Il faut tordre le cou à la théorie d’une internationale d’extrême droite. Les partis populistes sont nationalistes. Ils répondent à une histoire politique propre, très différente d’un pays à l’autre. C’est d’ailleurs la raison pour laquelle la constitution d’un groupe au Parlement européen a souvent tourné au vinaigre. Pour former un groupe, il faut réunir 25 députés – cela paraît jouable en mai – provenant de sept pays différents. Ce second seuil paraît autrement plus difficile à franchir.

– Le FN tente pourtant un rapprochement avec d’autres formations populistes européennes.

Marine Le Pen travaille certes avec les Flamands du Vlams Belang et le FPÖ autrichien, et tente un rapprochement avec le Néerlandais Geert Wilders (connu pour ses diatribes contre l’islam, n.d.l.r.). En revanche, elle ne veut pas s’allier aux néonazis grecs d’Aube dorée et aux Hongrois de Jobbik, qu’elle juge trop radicaux.
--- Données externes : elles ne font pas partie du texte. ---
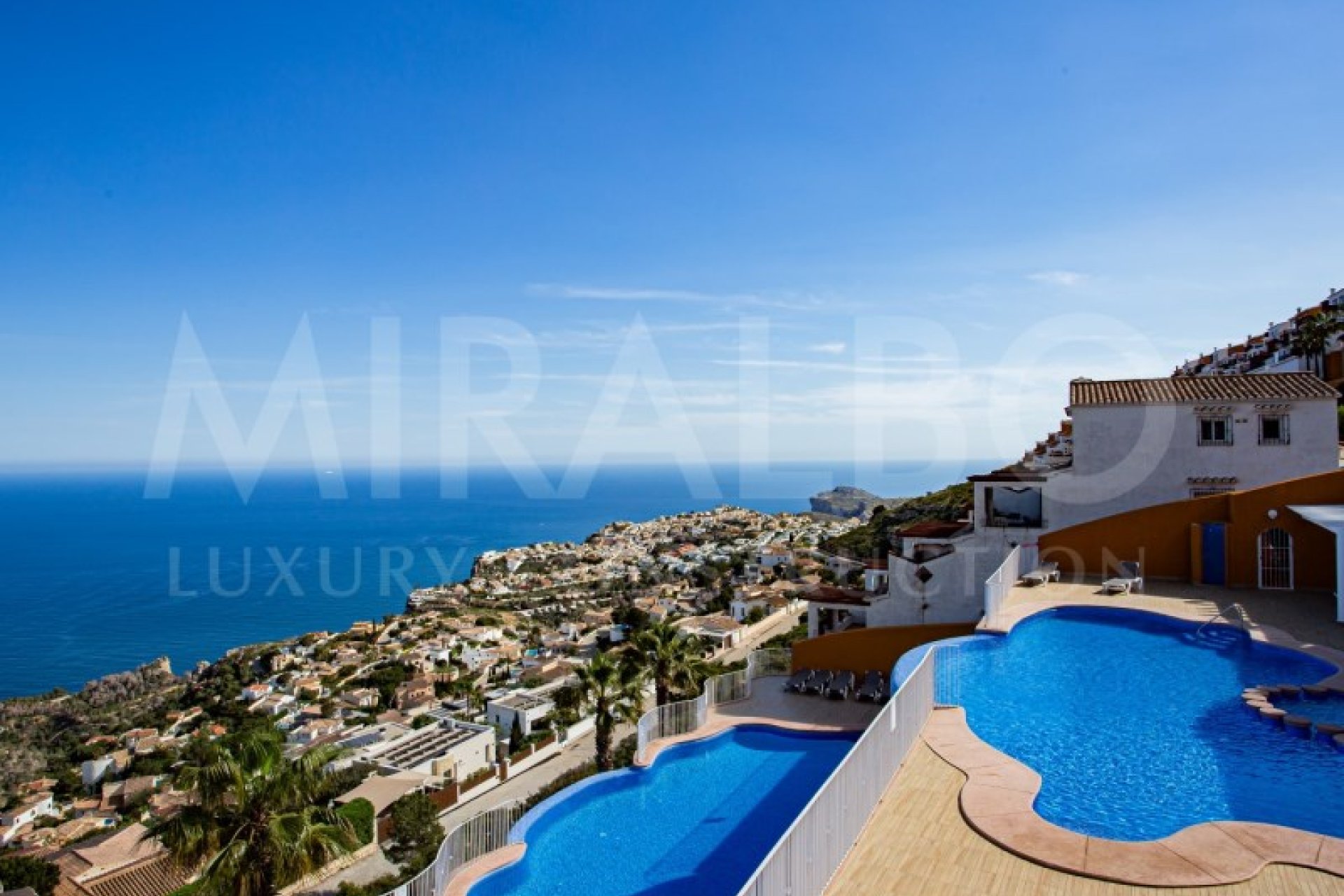 Resale - Apartment - Benitachell / El Poble Nou de Benitatxell - Cumbre del Sol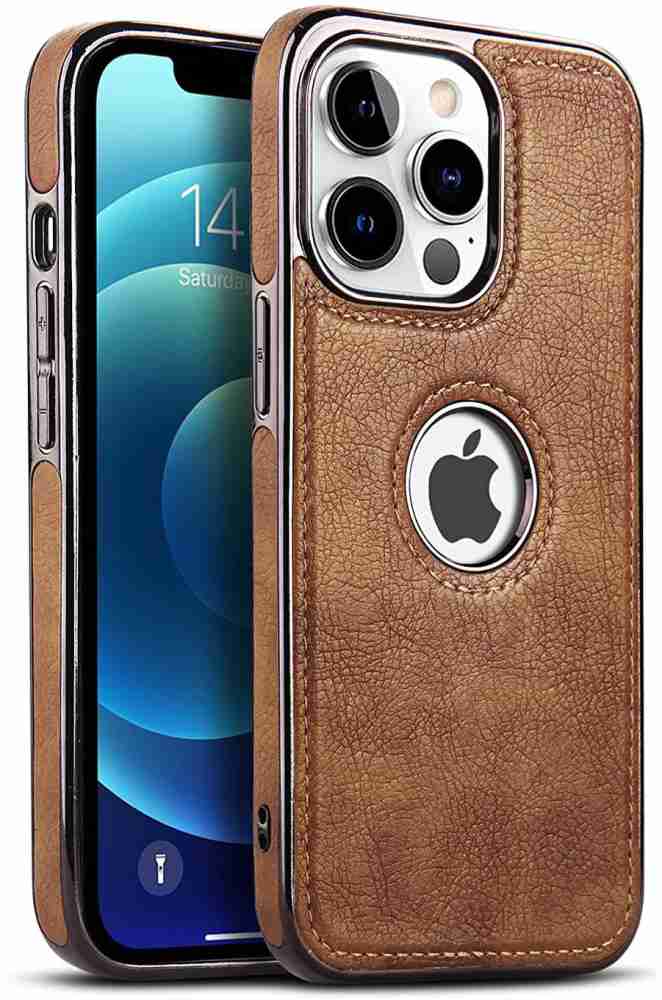 Iphone 14 Pro Max Leather Case  Iphone 14 Luxury Case Leather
– La Suisse est souvent citée en exemple par ces partis.

Ce qui les intéresse forcément, c’est votre démocratie directe. Mais ces partis d’extrême droite ne regardent que les votations qui les arrangent: celles sur les minarets et sur «l’immigration de masse». Alors que les Suisses votent plus souvent, et davantage dans une démarche de démocratie participative.

– Pour vous, l’UDC est-elle un parti populiste?

Oui. Mais elle n’est pas issue de la même matrice idéologique d’extrême droite que le Front national, et à laquelle on la rapproche indûment en Europe. L’UDC est en effet un mouvement populiste d’origine agrarienne, c’est un parti qui a lutté sous l’égide de Christoph Blocher. En faire une sorte d’extrême droite suisse arrivée au pouvoir serait un non-sens total.